Mary thought a moment. “I don’t know, Aunt Hannah. No, I don’t see quite how.”

“You learned how yourself, Mary.”

“Did I!”

“You learned there was a lot in what your rather—in all our misgivings, but learning it never changed your essential opinion of him, did it? You found you could realize both things at once.”

“That’s true. Yes. I did.”

“We had to learn more and more that was good. You had to learn more and more that wasn’t so good.”

Mary looked at her with smiling defiance. “All the same, blind as I began it,” she said, “I was more right than Papa, wasn’t I? It wasn’t a mistake. Papa was right there’d be trouble—more than he’ll ever know or any of you—but it wasn’t a mistake. Was it?”

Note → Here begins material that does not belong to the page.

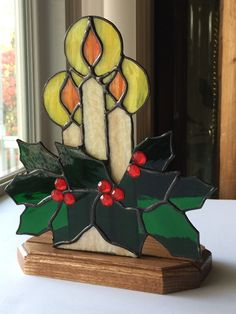 "This beautiful piece measures approximately 7"" X 9"" and comes attached to an oak base. The triple candles are attached to the holly and berries to give a 3D effect. This piece has been created using t"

Don’t ask me, child, tell me, Hannah thought. “Obviously not,” she said.

Mary was quiet a few moments. Then she said, shyly and proudly, “In these past few months, Aunt Hannah, we’ve come to a—kind of harmoniousness that—that,” she began to shake her head. “I’ve no business talking about it.” Her voice trembled. “Least of all right now!” She bit her lips together, shook her head again, and swallowed some tea, noisily. “The way we’ve been talking,” she blurted, her voice full of tea, “it’s just like a post-mortem!” She struck her face into her hands and was shaken by tearless sobbing. Hannah subdued an impulse to go to her side. God help her, she whispered. God keep her. After a little while Mary looked up at her; her eyes were quiet and amazed. “If he dies,” she said, “if he’s dead, Aunt Hannah, I don’t know what I’ll do. I just don’t know what I’ll do.”

“God help you,” Hannah said; she reached across and took her hand. “God keep you.” Mary’s face was working. “You’ll do well. Whatever it is, you’ll do well. Don’t you doubt it. Don’t you fear.” Mary subdued her crying. “It’s well to be ready for the worst,” Hannah continued. “But we mustn’t forget, we don’t know yet.”

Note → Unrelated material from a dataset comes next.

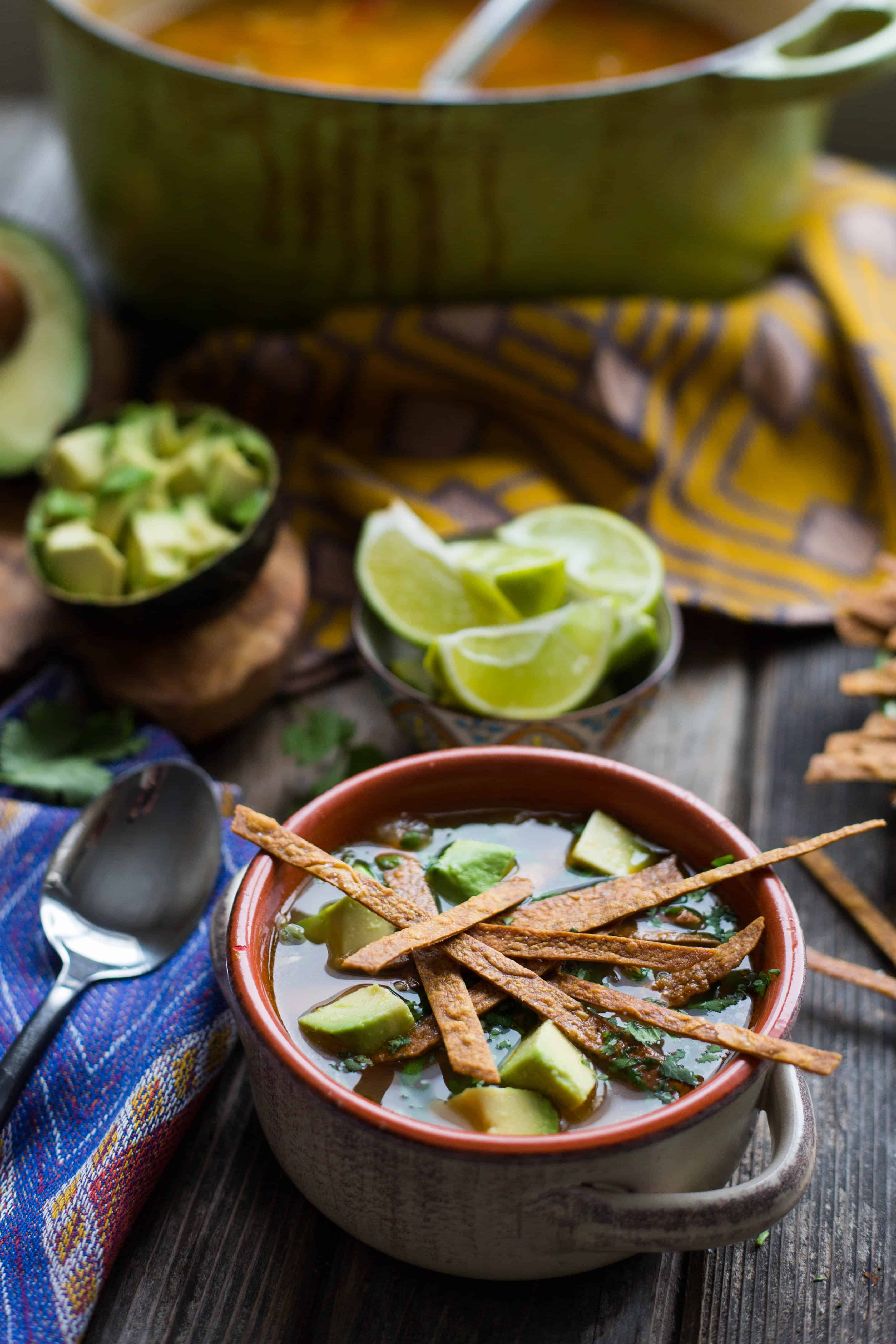A bowl of chicken tortilla soup set on a table with bowls of avocado and lime.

At the same instant, both looked at the clock.

“Certainly by very soon now, he should phone,” Mary said. “Unless he’s had an accident!” she laughed sharply.

“Oh soon, I’m sure,” Hannah said. Long before now, she said to herself, if it were anything but the worst. She squeezed Mary’s clasped hands, patted them, and withdrew her own hand, feeling, there’s no little comfort anyone can give, it’d better be saved for when it’s needed most.

Mary did not speak, and Hannah could not think of a word to say. It was absurd, she realized, but along with everything else, she felt almost a kind of social embarrassment about her speechlessness.

But after all, she thought, what is there to say! What earthly help am I, or anyone else?

She felt so heavy, all of a sudden, and so deeply tired, that she wished she might lean her forehead against the edge of the table.

“We’ve simply got to wait,” Mary said.

“Yes,” Hannah sighed.

I’d better drink some tea, she thought, and did so. Lukewarm and rather bitter, somehow it made her feel even more tired.

They sat without speaking for fully two minutes.

“At least we’re given the mercy of a little time,” Mary said slowly, “awful as it is to have to wait. To try to prepare ourselves for whatever it may be.” She was gazing studiously into her empty cup.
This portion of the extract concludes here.